RECORDS TO USE:
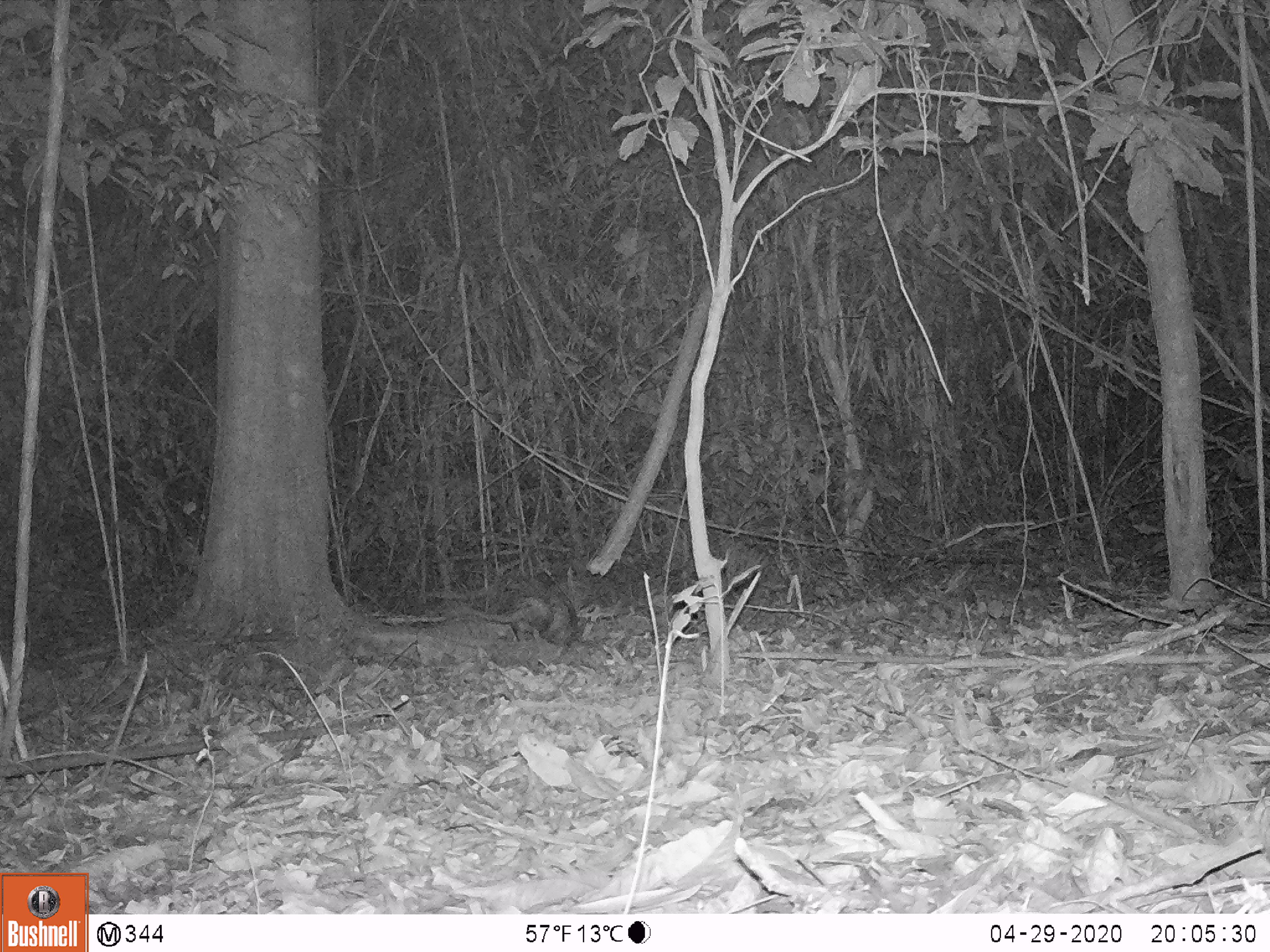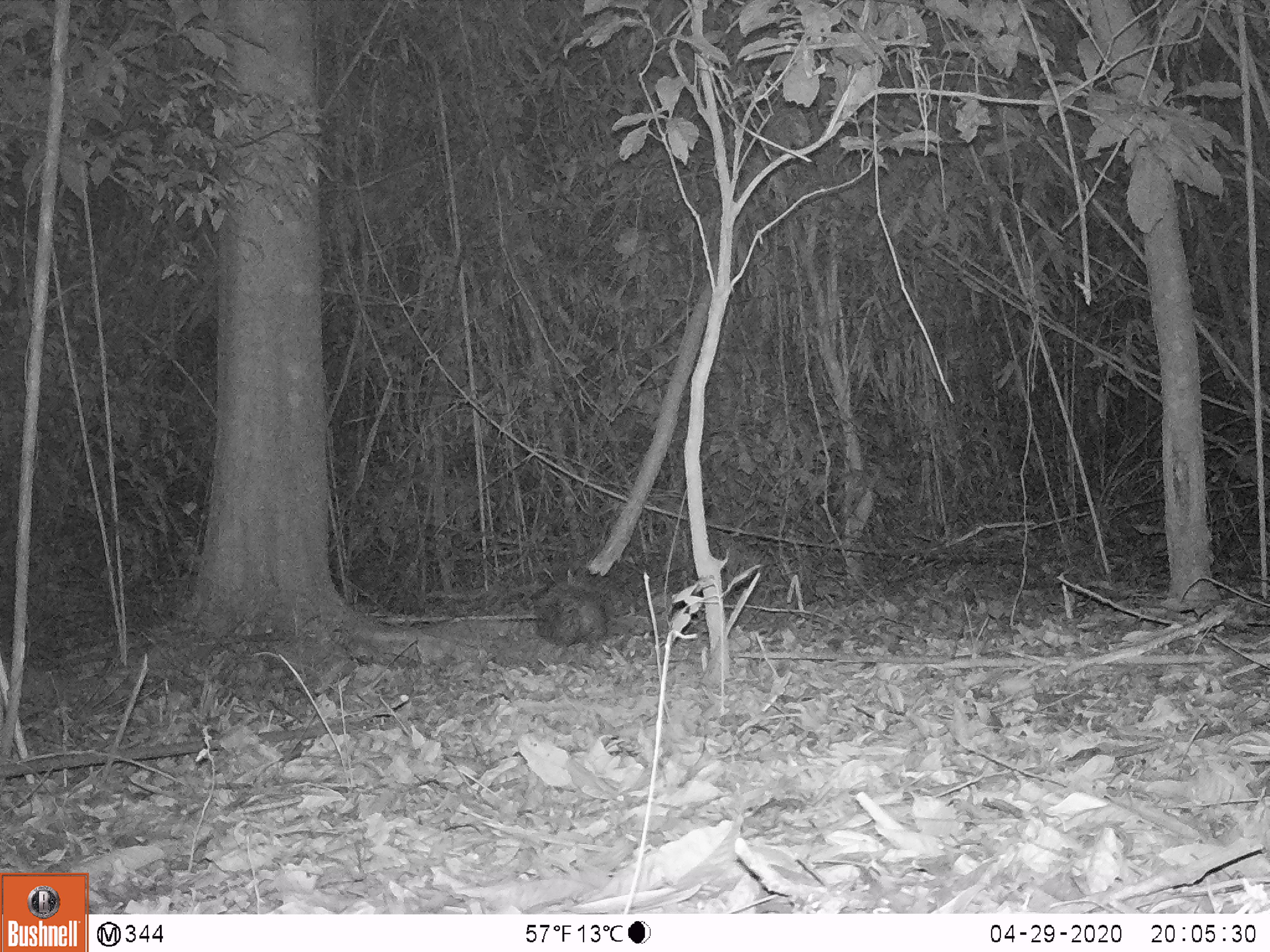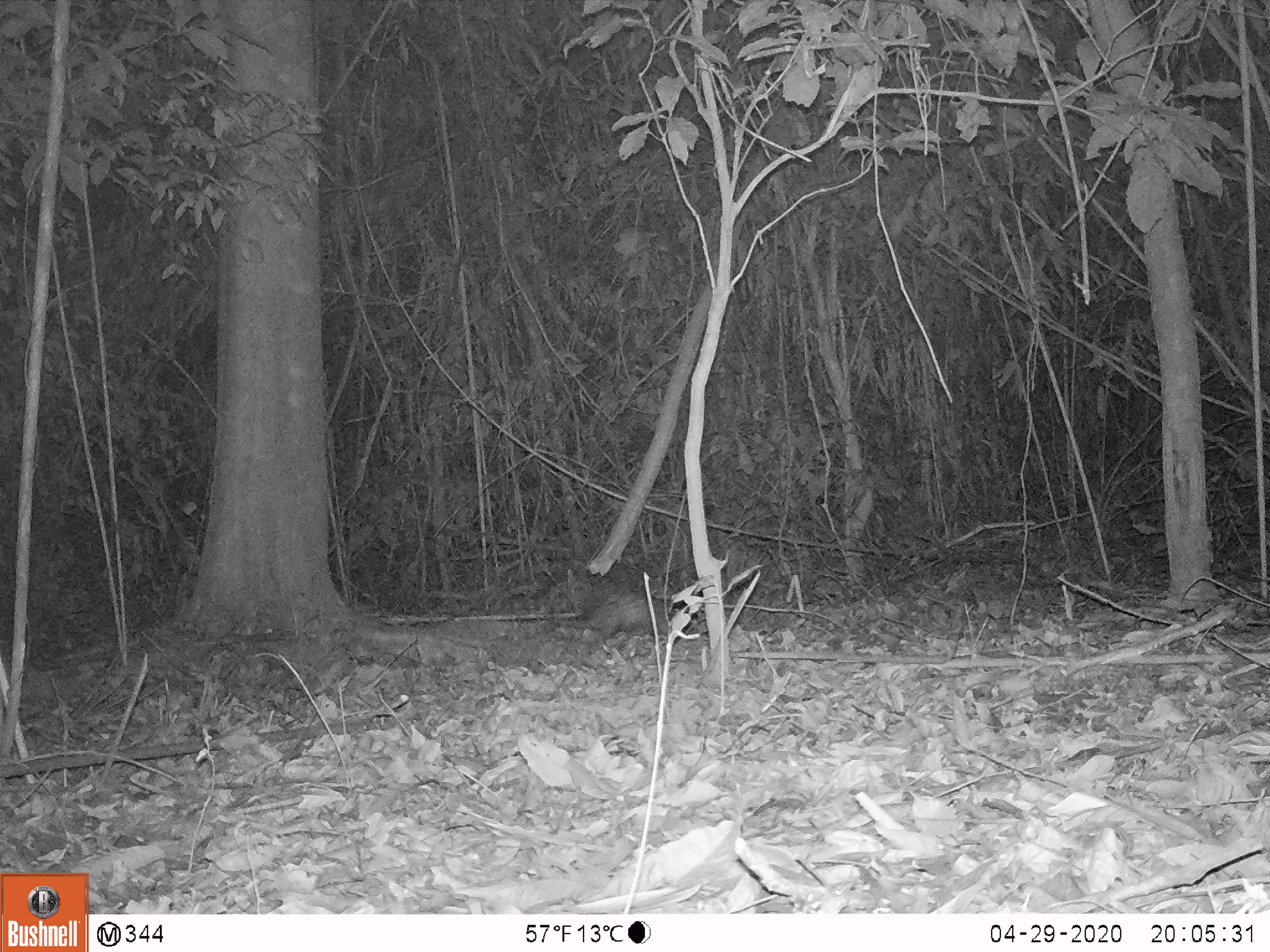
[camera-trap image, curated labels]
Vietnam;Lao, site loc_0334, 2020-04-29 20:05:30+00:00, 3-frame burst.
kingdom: Animalia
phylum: Chordata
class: Mammalia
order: Rodentia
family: Hystricidae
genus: Atherurus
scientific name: Atherurus macrourus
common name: asiatic brush-tailed porcupine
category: asiatic brush tailed porcupine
Asiatic brush tailed porcupine (asiatic brush-tailed porcupine) (Atherurus macrourus). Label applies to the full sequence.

WORK TO COMPLETE: A verbatim copy of every entry above, with no pictures, is the expected output.

RESPONSE TO THIS EXERCISE:
[camera-trap image, curated labels]
Vietnam;Lao, site loc_0334, 2020-04-29 20:05:30+00:00, 3-frame burst.
kingdom: Animalia
phylum: Chordata
class: Mammalia
order: Rodentia
family: Hystricidae
genus: Atherurus
scientific name: Atherurus macrourus
common name: asiatic brush-tailed porcupine
category: asiatic brush tailed porcupine
Asiatic brush tailed porcupine (asiatic brush-tailed porcupine) (Atherurus macrourus). Label applies to the full sequence.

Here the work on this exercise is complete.